Below is a listing to transcribe in full and exactly; keep the pictures out.

(Data segment Opens)

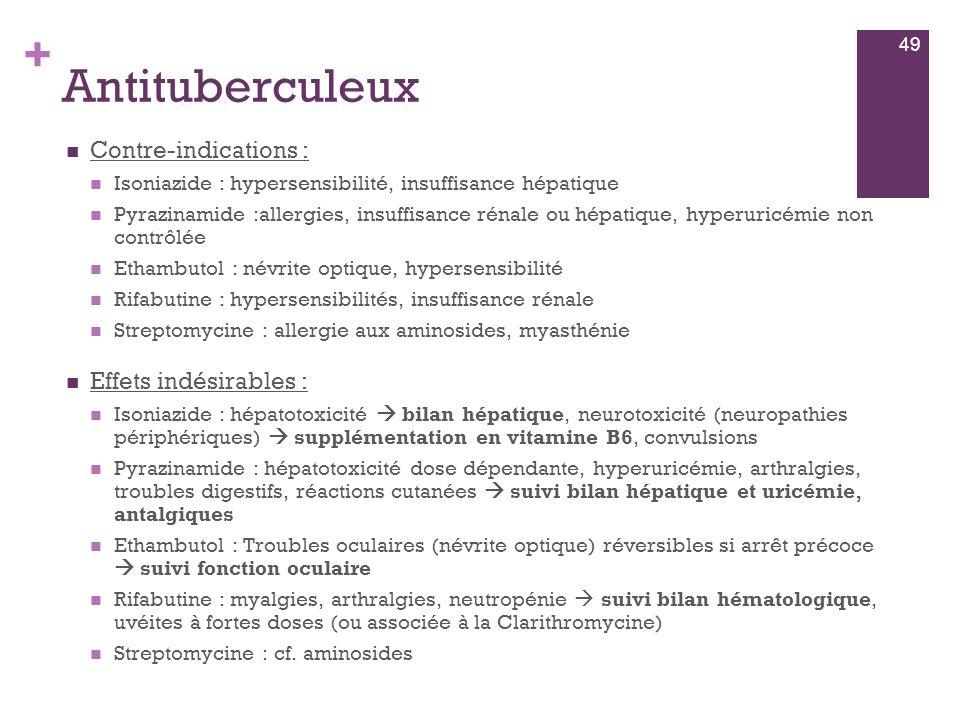 Antituberculeux Contre-indications : Effets indésirables :
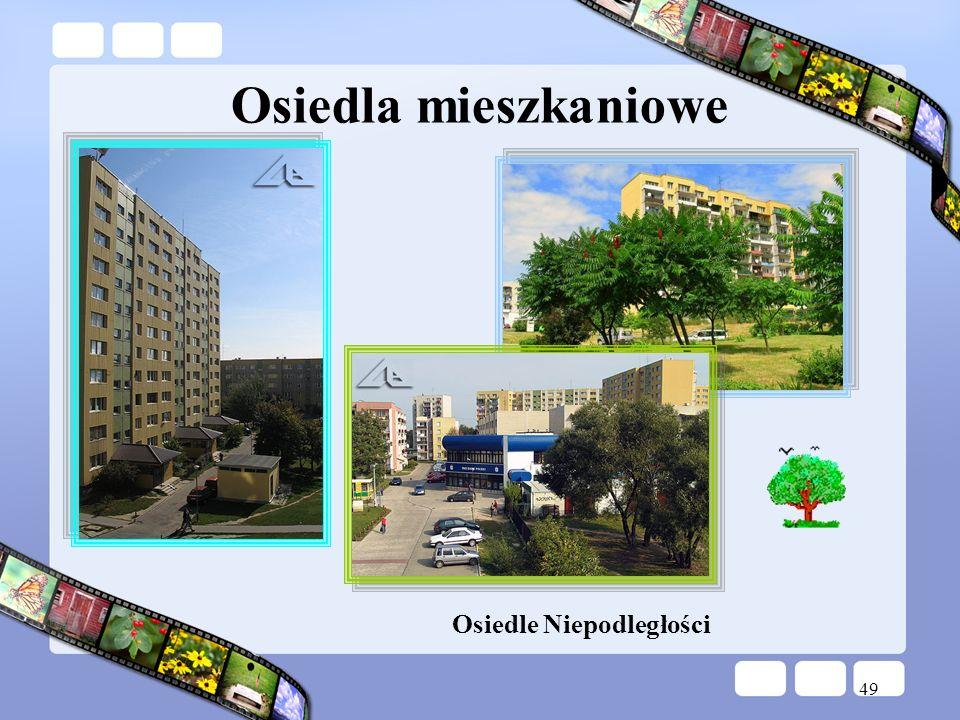 Osiedla mieszkaniowe Osiedle Niepodległości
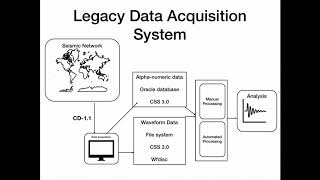 Acquisition of Seismic, Hydroacoustic, and Infrasonic Data with Apache NiFi and Apache Accumulo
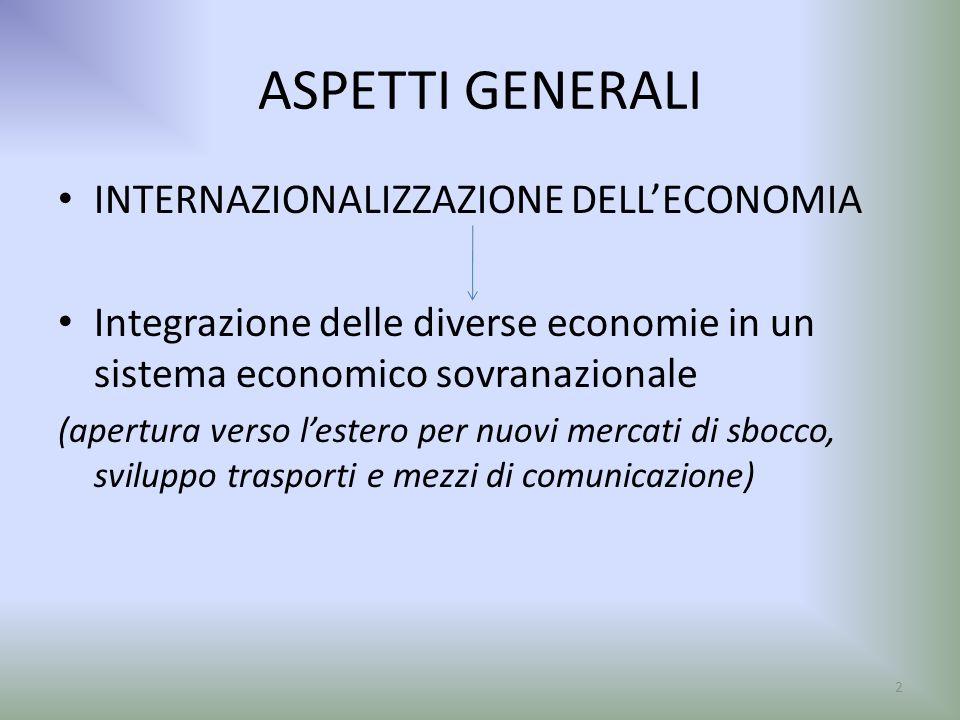 ASPETTI GENERALI INTERNAZIONALIZZAZIONE DELLECONOMIA Integrazione delle diverse economie in un sistema economico sovranazionale (apertura verso lester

(Data segment Closes)

Completed exercise —
 Antituberculeux Contre-indications : Effets indésirables :
 Osiedla mieszkaniowe Osiedle Niepodległości
 Acquisition of Seismic, Hydroacoustic, and Infrasonic Data with Apache NiFi and Apache Accumulo
 ASPETTI GENERALI INTERNAZIONALIZZAZIONE DELLECONOMIA Integrazione delle diverse economie in un sistema economico sovranazionale (apertura verso lester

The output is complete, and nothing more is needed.